◆ Items from a dataset
--- START ---
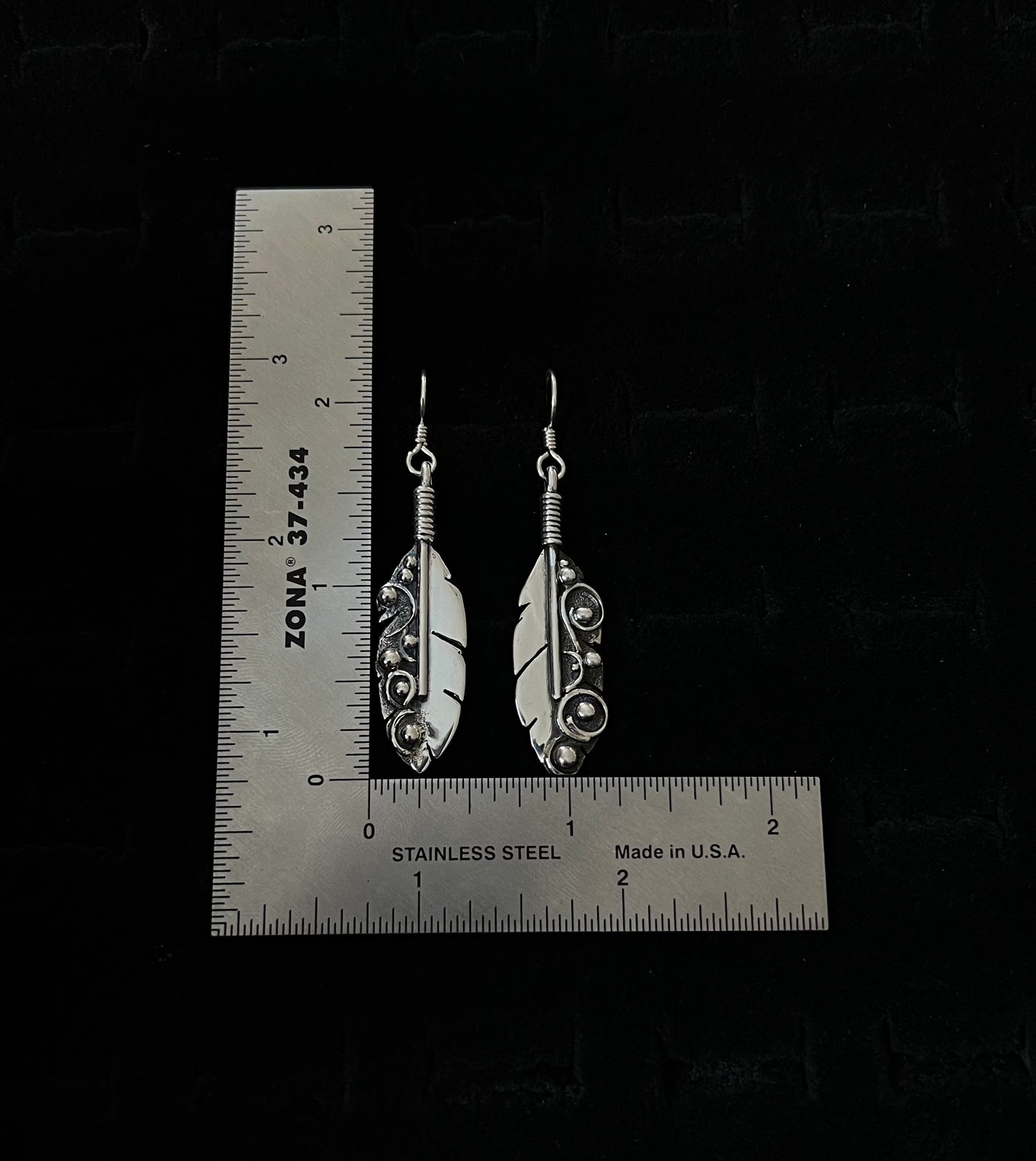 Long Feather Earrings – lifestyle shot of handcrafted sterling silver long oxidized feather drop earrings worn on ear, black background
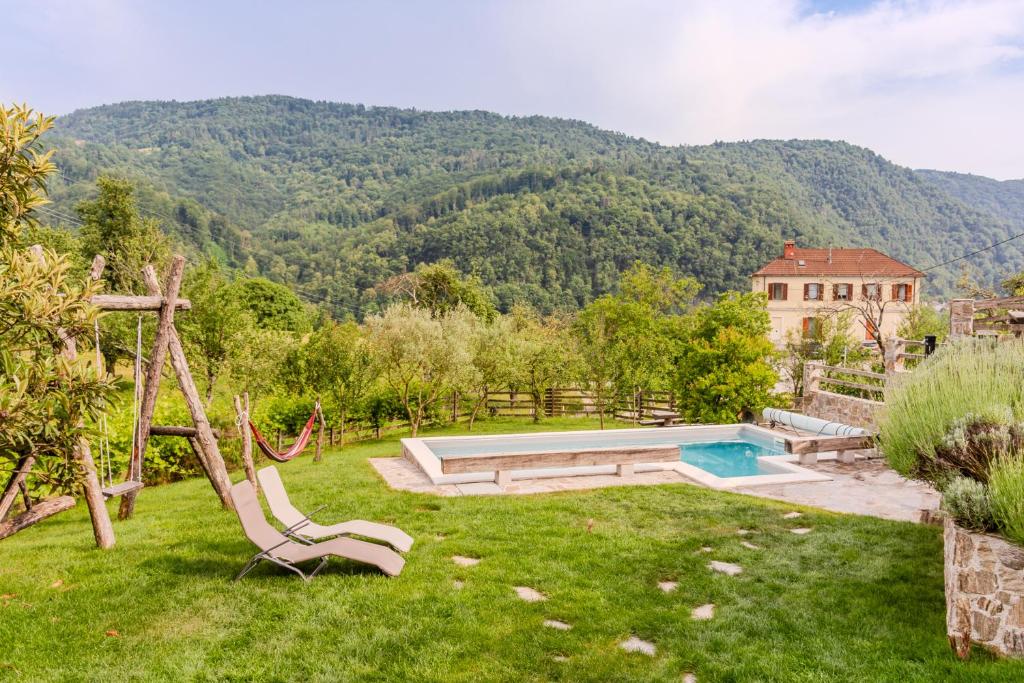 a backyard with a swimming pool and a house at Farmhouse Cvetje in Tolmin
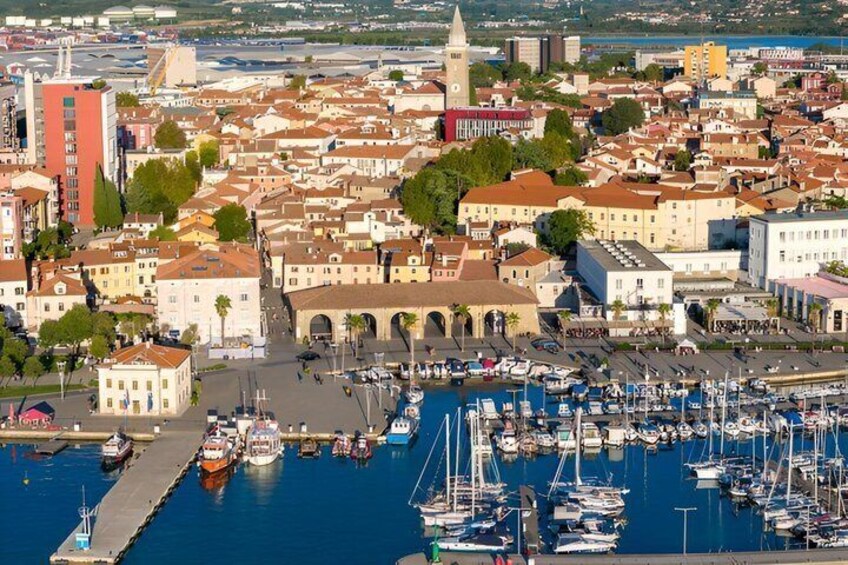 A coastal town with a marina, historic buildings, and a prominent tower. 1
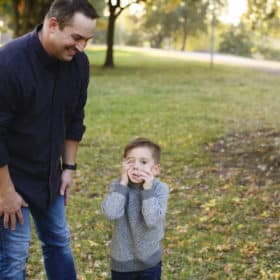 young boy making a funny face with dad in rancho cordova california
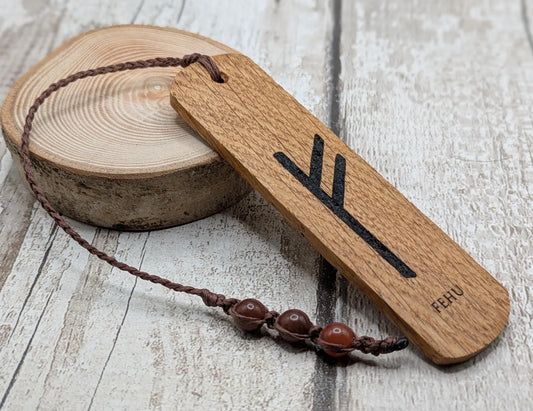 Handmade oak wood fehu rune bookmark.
--- END ---
◆ Work order
The answer must be an exact transcription of the lines from the one holding "young boy making" to the last line of the entries above, with no pictures and nothing else.

◆ Exercise answer
 young boy making a funny face with dad in rancho cordova california
 Handmade oak wood fehu rune bookmark.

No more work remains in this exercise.